12.3.2 Purpose of the Committee
The purpose of the Committee shall be to facilitate the introduction of timely, non-conflicting and unambiguous proposals for amendment to the aforementioned governing documents for consideration by the General Conference.     

12.3.3 Guidelines and Forms for the Committee
The Committee may develop and distribute such guidelines, forms and internal timelines for their work as are necessary to facilitate the amendment process, so long as they are consistent with these Bylaws and the procedure approved by the General Conference.

12.3.4 Council’s Right of Removal                     
Any member of the Committee may be removed by a two-thirds (2/3) ballot of the Council. The decision of the Council will be final in such action.
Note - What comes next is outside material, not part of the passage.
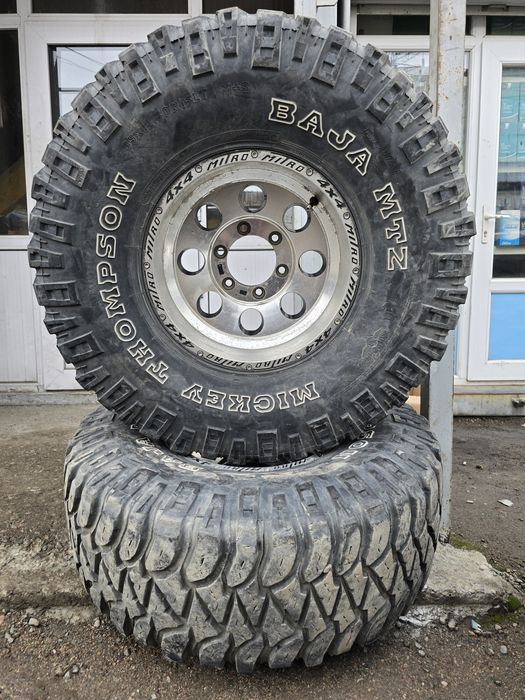 Шина, диск, колеса в зборе комплект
The removed member will immediately be replaced by the alternate and a new alternate will be named by the Council as soon as possible and practicable.
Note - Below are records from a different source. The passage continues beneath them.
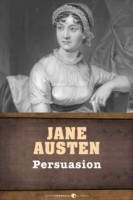 Persuasion -  Jane Austen
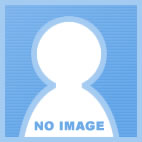 dl4zxrd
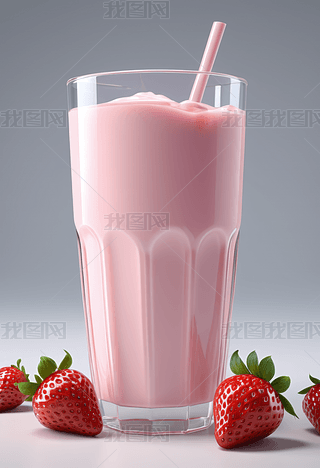 ݮTһݮ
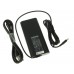Dell Vostro 15 (7590)  Original 130 watt AC Power Adapter - 6TTY6 - RN7NW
12.4 WHO MAY SUBMIT PROPOSED AMENDMENTS
Any elder who is a member in good standing of the General Conference (except as provided above) may through this process present an amendment to any portion of the governing documents (except the "Fundamental Beliefs," as stated in the Constitution, which are subject to a separate process). A Committee member may not submit a proposed amendment during his term in office.                                                                                      

All submissions must be in writing and must be presented to the Committee at any time during the year, but postmarked no later than the date indicated on the annual Amendment Schedule. Said date on the annual Amendment Schedule shall be forty-five (45) days from the date the Schedule is sent to all members of the General Conference.
Any four (4) or more members of the Council can present joint proposal(s) to the Committee up to the date indicated by the annual Amendment Schedule. Said date on the annual Amendment Schedule shall be December 15th in each year, or the next business day if December 15th falls on a Sabbath, Sunday or public holiday.

12.5 EMERGENCY AMENDMENTS
If the Council determines that any proposed amendment requires immediate or emergency action it can, by a two-thirds (2/3) majority ballot, present amendments to the General Conference for consideration at any time during the course of the year. All such emergency amendments must include any "Statement of Concern" from dissenting Council members, a means for gathering and sharing input from elders and their local congregations with the General Conference and provide for a minimum of thirty (30) days for General Conference consideration prior to being balloted. For these proposals the Council is required to first submit the same to the Committee and designated legal counsel for input. The Council may also designate the timing for consideration of such amendments during the year or at the annual meeting.

12.6 EFFECTIVE DATE OF AMENDMENTS 
Proposed amendments receiving the necessary approval of the General Conference shall take effect on the day immediately following the Annual Meeting, Special Meeting, Action or Approval by Written Consent or Ballot Without a Meeting (as applicable) at which they were passed, or the day after results are announced, whichever is later.